Strong first quarter earnings have sent Netflix shares soaring this week.
The streaming media giant’s shares jumped by 24 per cent to $216 (£140) after it announced positive news during its earnings call for the first quarter of 2013. The company said it gained three million subscribers worldwide during the first three months of the year, with two-thirds of those new customers based in the US.
Netflix brought in revenue of $1.02 billion (£670 million) during the quarter - the first time it’s passed the $1 billion (£660 million) milestone. The company posted profits of $3 million (£2 million) on that revenue, an amount that may strike as miniscule but marks a considerable improvement from the $5 million (£3.3 million) loss it recorded during the same period last year.

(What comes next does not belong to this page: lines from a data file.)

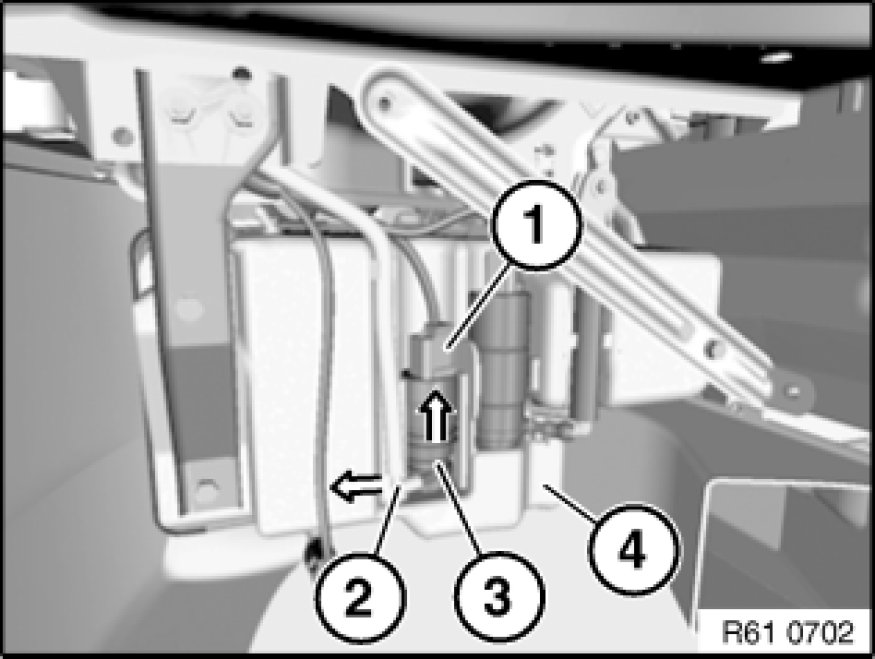 1
2
3
4
R61 0702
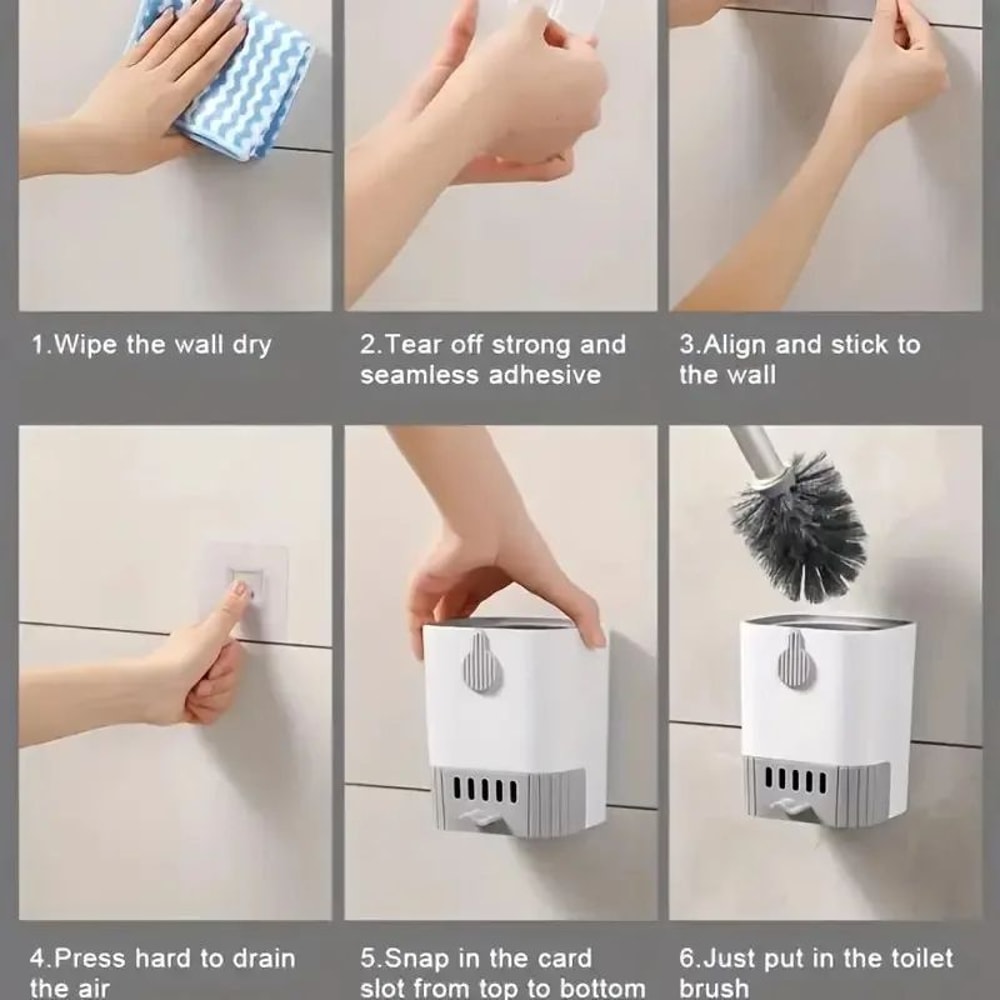 1.Wipe the wall dry

2.Tear off strong and seamless adhesive

3.Align and stick to the wall

4.Press hard to drain the air

5.Snap in the card slot from top to bottom

6.Just put in the toilet brush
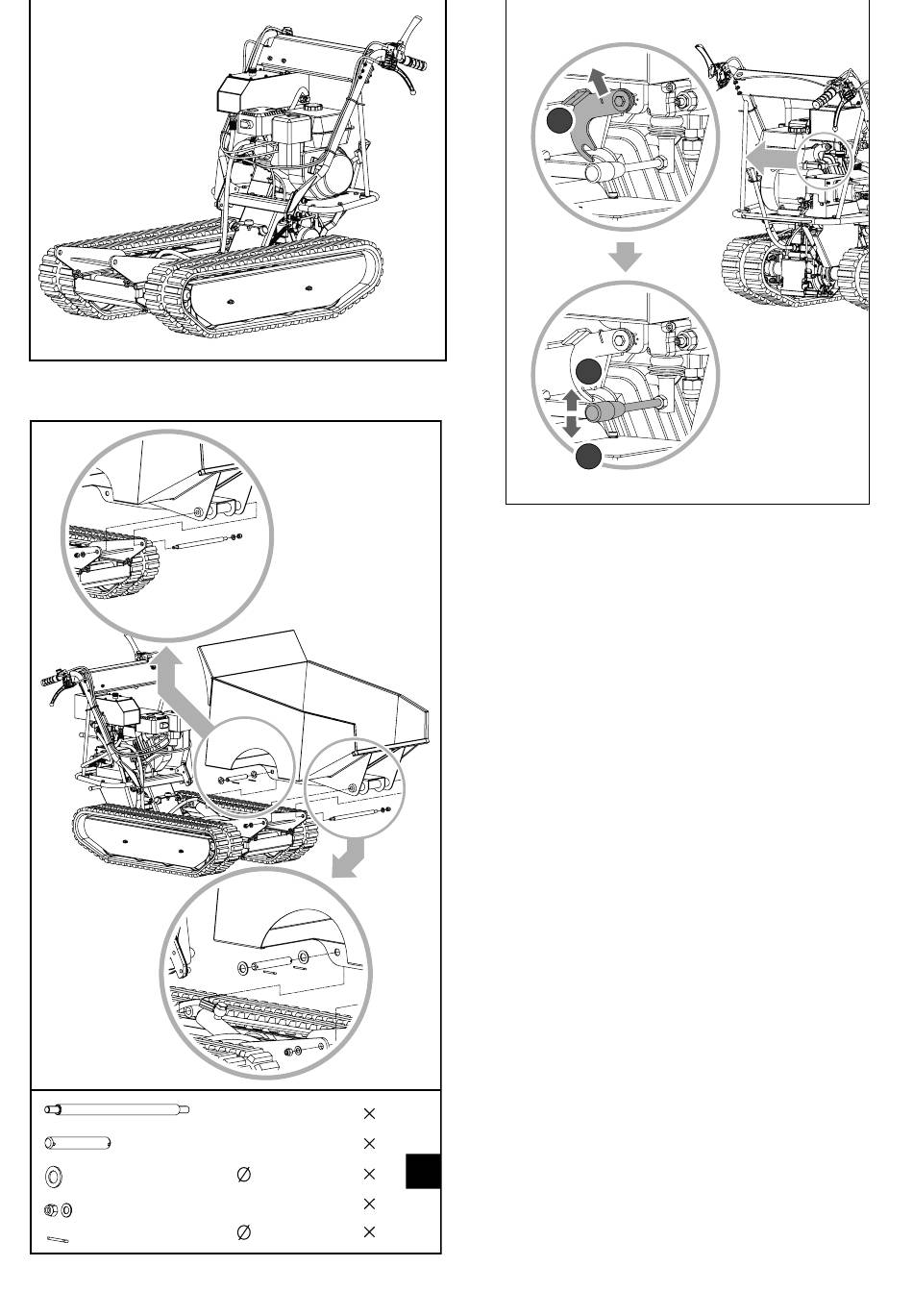 ×

×

Ø ×

×

Ø ×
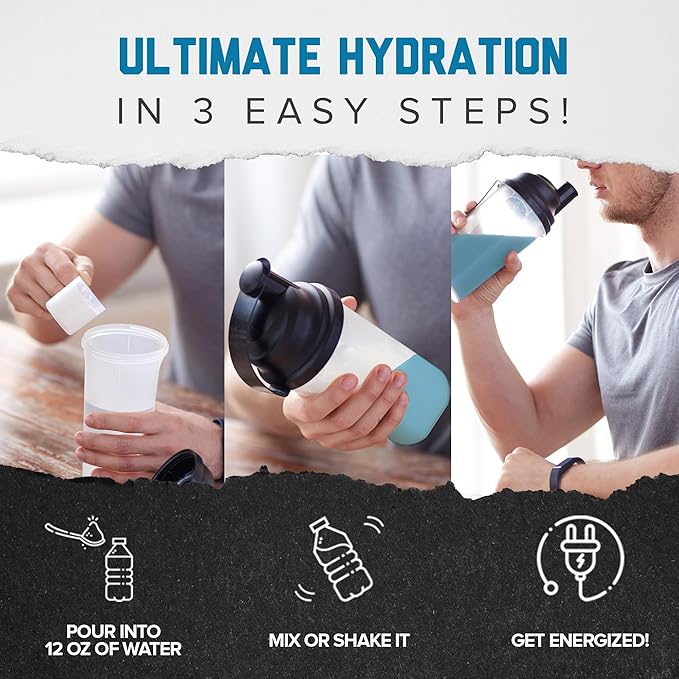 ULTIMATE HYDRATION
IN 3 EASY STEPS!

POUR INTO 12 OZ OF WATER

MIX OR SHAKE IT

GET ENERGIZED!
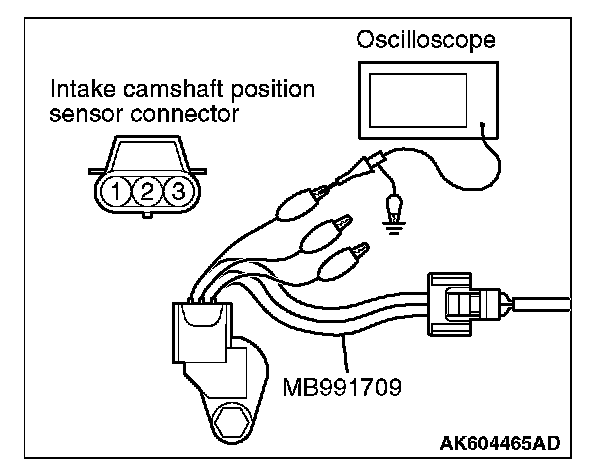 Oscilloscope

Intake camshaft position sensor connector

1 2 3

MB991709

AK604465AD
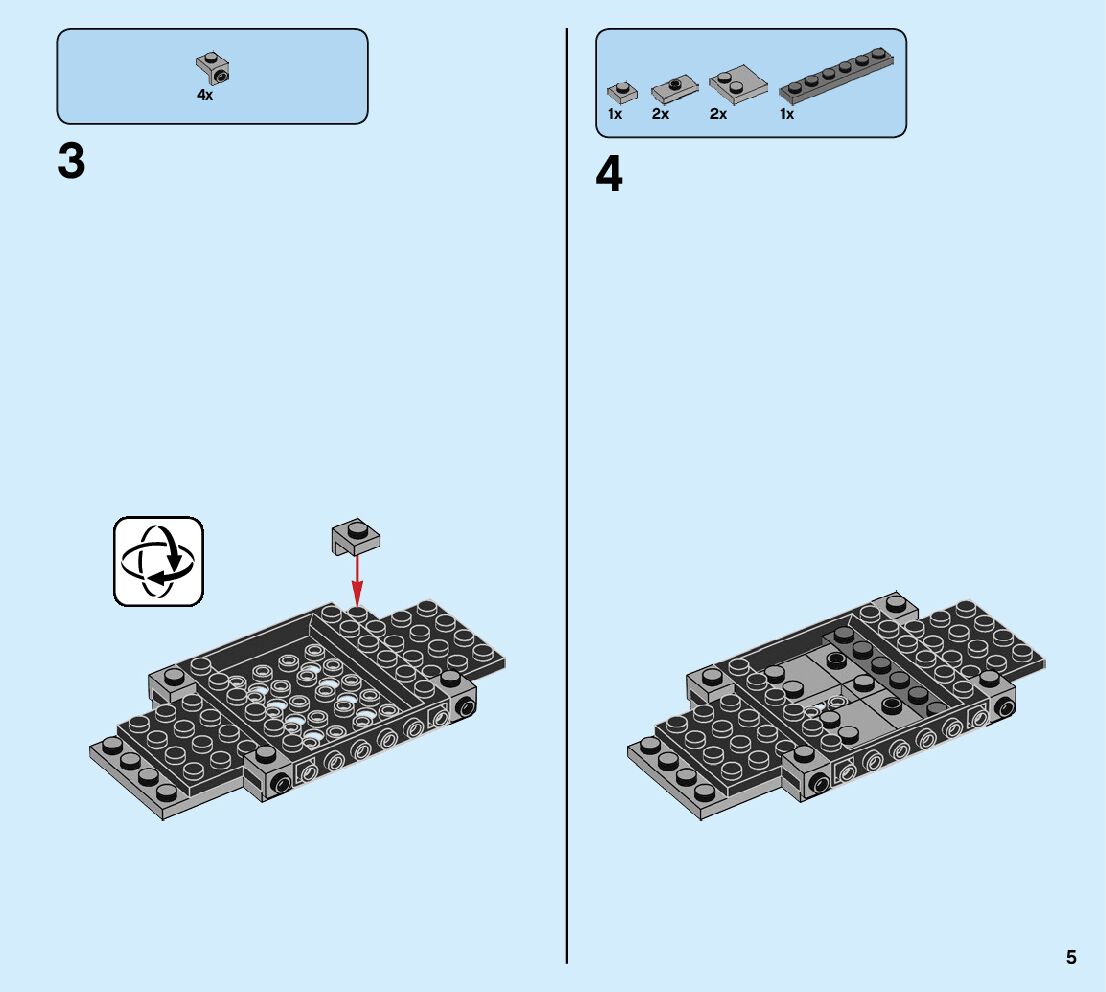 4x

3

1x 2x 2x 1x

4

5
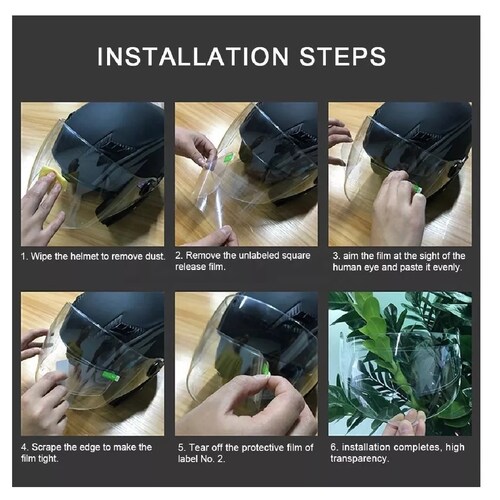 INSTALLATION STEPS

1. Wipe the helmet to remove dust.

2. Remove the unlabeled square release film.

3. aim the film at the sight of the human eye and paste it evenly.

4. Scrape the edge to make the film tight.

5. Tear off the protective film of label No. 2.

6. installation completes, high transparency.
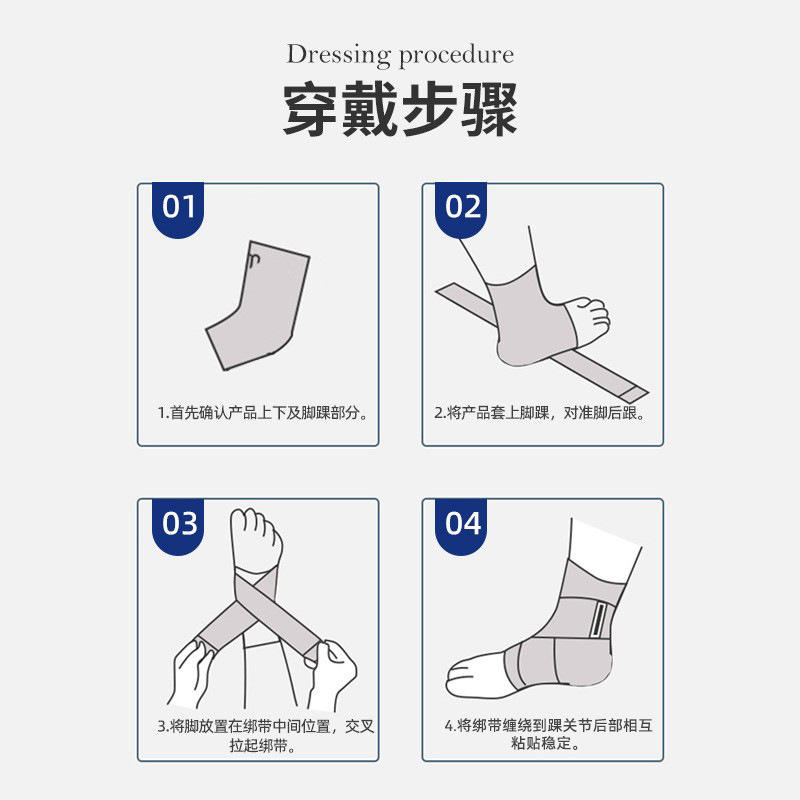 Dressing procedure

穿戴步骤

01

1.首先确认产品上下及脚踝部分。

02

2.将产品套上脚踝，对准脚后跟。

03

3.将脚放置在绑带中间位置，交叉拉起绑带。

04

4.将绑带缠绕到踝关节后部相互粘贴稳定。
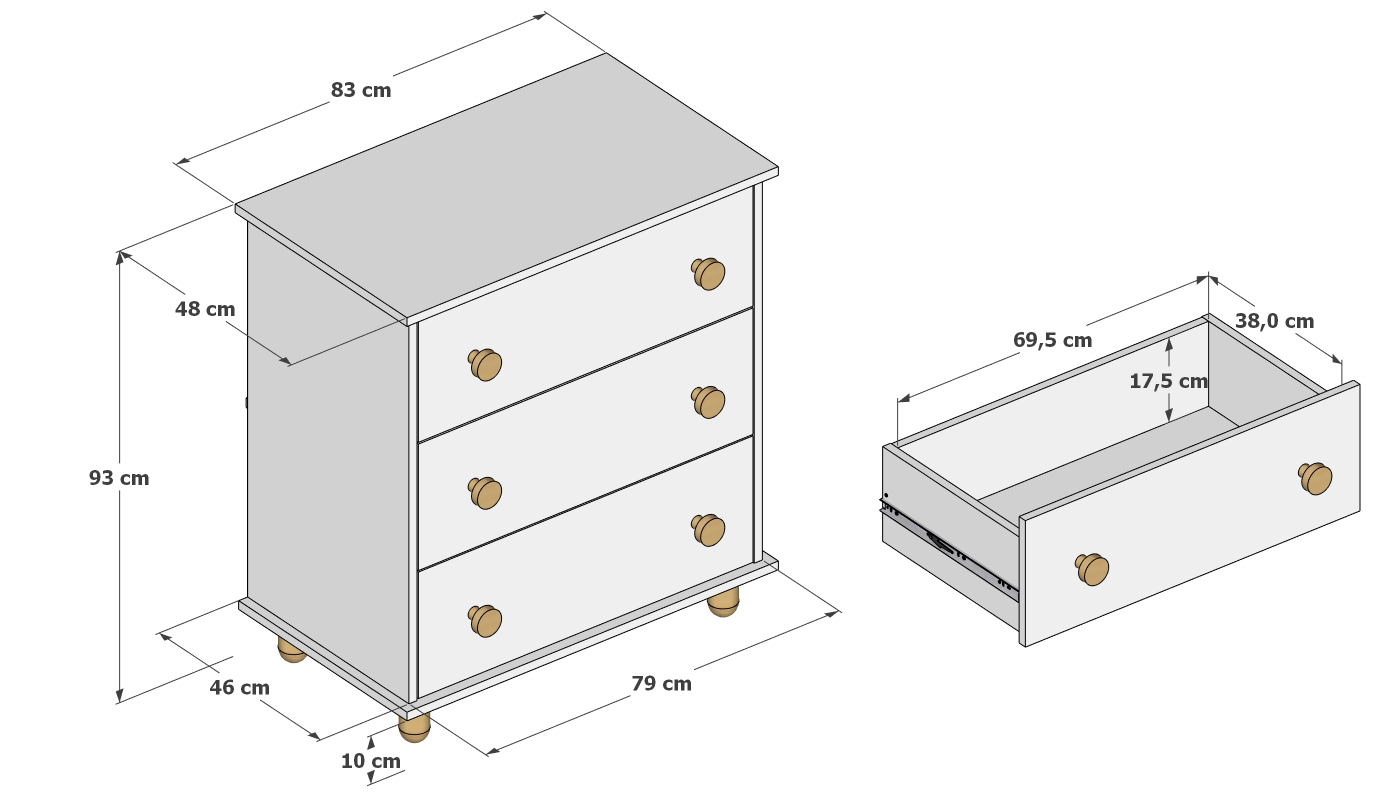 83 cm

48 cm

93 cm

46 cm

10 cm

79 cm

69,5 cm

38,0 cm

17,5 cm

Netflix executives were eager to boast about the company’s move into original programming, which they credited with part of its first quarter success.
“The launch of ‘House of Cards’ provided a halo effect on our entire service,” wrote Netflix chief executive Reed Hastings and chief financial officer David Wells in a letter to shareholders. Customer response to the show “increased our confidence in our ability to pick shows Netflix members will embrace and to pick partners skilled at delivering a great series,” the pair added.
Netflix also introduced a new family-style subscription option designed to counter the potential losses caused by password sharing. For a $12 (£8) per month, US customers will be able to use a single account to simultaneously stream content to four different devices. Under the current plan, which costs $8 (£5.25) in the US and £6 in the UK, users are entitled to two simultaneous streams.
There’s no word yet on whether the family plan will be limited to the US or whether we can expect to see it here in the UK and in other international markets, too.